Welcome to the forums! 

It seems we've got a lot to teach you! I'll get started, I suppose. 

First, clock speed is not the only thing that matters in a processor. The only time you can compare to processors by their clock speed alone is when they're different versions of the exact same thing. For example, a current Intel Core i7 quad core at 2GHz would be much more powerful than, say, an AMD Athlon II quad at 2GHz, even though they have the same clock speed. Basically, simply stating a clock speed and nothing else is like saying you want a car with eight cylinders, but not specifying how big you want the engine to be or how much power you want it to produce.

Second, a laptop's processor, as well as most of its other internal components, is usually not something you can upgrade like a desktop. Even if you _can_ upgrade it, the best upgrade is still usually not much more powerful. In your case, the processor is soldered to the motherboard, which is very common. Sadly, this means that there's no possible way to upgrade it.

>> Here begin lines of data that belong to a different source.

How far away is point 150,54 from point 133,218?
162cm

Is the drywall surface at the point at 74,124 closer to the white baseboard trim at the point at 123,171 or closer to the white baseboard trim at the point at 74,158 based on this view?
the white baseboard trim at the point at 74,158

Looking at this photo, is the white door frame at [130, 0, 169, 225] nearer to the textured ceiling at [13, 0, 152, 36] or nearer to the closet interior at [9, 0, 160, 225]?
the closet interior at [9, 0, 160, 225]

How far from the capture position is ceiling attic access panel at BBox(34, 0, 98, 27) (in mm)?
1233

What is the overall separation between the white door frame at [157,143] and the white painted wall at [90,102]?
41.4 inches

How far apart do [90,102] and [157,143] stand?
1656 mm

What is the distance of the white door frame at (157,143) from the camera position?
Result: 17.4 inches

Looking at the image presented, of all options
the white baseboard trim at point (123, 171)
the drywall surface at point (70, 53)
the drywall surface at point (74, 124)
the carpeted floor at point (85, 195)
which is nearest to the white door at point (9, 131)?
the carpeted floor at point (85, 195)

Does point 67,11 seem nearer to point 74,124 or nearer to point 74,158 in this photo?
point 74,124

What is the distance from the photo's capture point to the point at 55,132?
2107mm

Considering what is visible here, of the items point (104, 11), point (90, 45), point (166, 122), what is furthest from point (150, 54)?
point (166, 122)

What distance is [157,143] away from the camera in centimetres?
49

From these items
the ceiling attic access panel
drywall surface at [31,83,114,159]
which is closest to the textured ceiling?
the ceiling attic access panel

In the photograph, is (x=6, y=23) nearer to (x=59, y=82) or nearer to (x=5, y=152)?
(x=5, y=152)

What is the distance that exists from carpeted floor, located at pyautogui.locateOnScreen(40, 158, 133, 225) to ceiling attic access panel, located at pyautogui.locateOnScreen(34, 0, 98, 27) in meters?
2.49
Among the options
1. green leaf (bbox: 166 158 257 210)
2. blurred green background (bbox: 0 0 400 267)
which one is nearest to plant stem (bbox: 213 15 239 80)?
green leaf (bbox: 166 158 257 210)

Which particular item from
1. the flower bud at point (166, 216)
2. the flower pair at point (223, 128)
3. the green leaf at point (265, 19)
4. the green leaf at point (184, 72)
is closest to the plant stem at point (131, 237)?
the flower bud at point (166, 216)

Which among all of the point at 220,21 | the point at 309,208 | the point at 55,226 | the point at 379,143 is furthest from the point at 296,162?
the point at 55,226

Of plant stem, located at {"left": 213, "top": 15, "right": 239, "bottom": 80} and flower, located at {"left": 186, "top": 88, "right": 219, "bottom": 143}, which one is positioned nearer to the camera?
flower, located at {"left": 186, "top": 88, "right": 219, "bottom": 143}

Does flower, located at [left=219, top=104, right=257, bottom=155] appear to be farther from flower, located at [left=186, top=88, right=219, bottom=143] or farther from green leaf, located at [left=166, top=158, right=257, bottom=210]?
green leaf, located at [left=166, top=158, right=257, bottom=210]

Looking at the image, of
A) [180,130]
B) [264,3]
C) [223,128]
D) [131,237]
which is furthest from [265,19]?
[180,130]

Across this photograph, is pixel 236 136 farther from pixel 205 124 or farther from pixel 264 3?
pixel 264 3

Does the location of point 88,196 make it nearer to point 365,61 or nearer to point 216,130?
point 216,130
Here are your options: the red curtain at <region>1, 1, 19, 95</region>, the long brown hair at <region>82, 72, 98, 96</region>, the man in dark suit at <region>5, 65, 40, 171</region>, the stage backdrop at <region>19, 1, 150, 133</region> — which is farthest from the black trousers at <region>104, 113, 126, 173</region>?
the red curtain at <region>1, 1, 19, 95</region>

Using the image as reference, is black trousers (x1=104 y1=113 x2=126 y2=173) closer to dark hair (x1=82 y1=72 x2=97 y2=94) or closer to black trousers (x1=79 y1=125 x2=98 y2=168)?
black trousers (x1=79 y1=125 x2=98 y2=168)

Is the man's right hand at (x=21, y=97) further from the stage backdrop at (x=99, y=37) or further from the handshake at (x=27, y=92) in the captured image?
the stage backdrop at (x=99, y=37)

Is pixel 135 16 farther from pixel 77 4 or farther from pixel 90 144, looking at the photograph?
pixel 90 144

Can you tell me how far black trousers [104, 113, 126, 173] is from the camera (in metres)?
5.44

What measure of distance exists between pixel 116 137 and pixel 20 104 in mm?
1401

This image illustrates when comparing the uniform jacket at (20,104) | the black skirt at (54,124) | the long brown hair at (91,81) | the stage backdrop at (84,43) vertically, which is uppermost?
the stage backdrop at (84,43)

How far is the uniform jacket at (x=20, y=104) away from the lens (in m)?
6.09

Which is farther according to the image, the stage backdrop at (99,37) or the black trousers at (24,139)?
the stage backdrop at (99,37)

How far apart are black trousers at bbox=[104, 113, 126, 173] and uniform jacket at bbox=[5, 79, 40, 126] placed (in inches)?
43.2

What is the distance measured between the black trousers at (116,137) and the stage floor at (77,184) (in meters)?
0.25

The processor that's in your system is a dual core AMD chip designed for low power usage, not performance. It is supposed to be used in netbooks. It's significantly more powerful than the Intel Atom processors you usually see in netbooks, though. It should be plenty for browsing the internet, or any other everyday task. The integrated graphics chip should handle most of the stuff that the processor couldn't, like decoding high-definition video or using Flash-heavy websites like Youtube.


----------



## kdfresh09

^ sorry but you are incorrect.  the cpu is not soldered to the motherboard.  it is an ft1/bga 413-ball socket, and is upgradable just like a desktop, and "Almost" any newer laptop will have sockets that are like desktops that can be upgraded.  right now the O P is running a 9 watt, 1.2Ghz dual core c-50 cpu, which has the Radeon HD 6250 graphics. CPU performance is comparible to the intel celeron cpu they use in laptops, such as the celeron 900 series.  since the motherboard of the laptop will support "UP TO" 18 watt cpu's, you can upgrade to either the AMD E-240 which is a 18 watt, Single core running at 1.5Ghz, or an AMD E-350 which is also an 18 watt, DUAL core running at 1.6Ghz.  both of these cpu's have the upgraded Radeon HD 6310 graphics,  and will give similar performance of the intel pentium line that they currently use in laptops today.  hope this helped some


----------



## Drenlin

^ BGA stands for ball-grid array, sir. In place of pins, it has balls of solder on the bottom of the CPU, which are heated to attach it to the motherboard. Nothing on a BGA "socket" is removable.


----------



## kdfresh09

very much sorry for my reply.  i am incorrect.  thank you for the info, and i will be sure to double check my info before posting from now on.  and im a chick not a sir, thank you


----------



## 2048Megabytes

With a lot of laptops the only real upgrade you can make is adding more RAM.  Generally what you buy with a notebook is what you are stuck with.


----------



## Drenlin

kdfresh09 said:


> very much sorry for my reply.  i am incorrect.  thank you for the info, and i will be sure to double check my info before posting from now on.  and im a chick not a sir, thank you



Lies, there are no women on the internet! Only creepers and FBI agents. 

Seriously though, sorry 'bout that


----------



## Haydos_69

Drenlin said:


> Lies, there are no women on the internet! Only creepers and FBI agents.
> 
> Seriously though, sorry 'bout that



ahahahaha, have some cake.... that is all


----------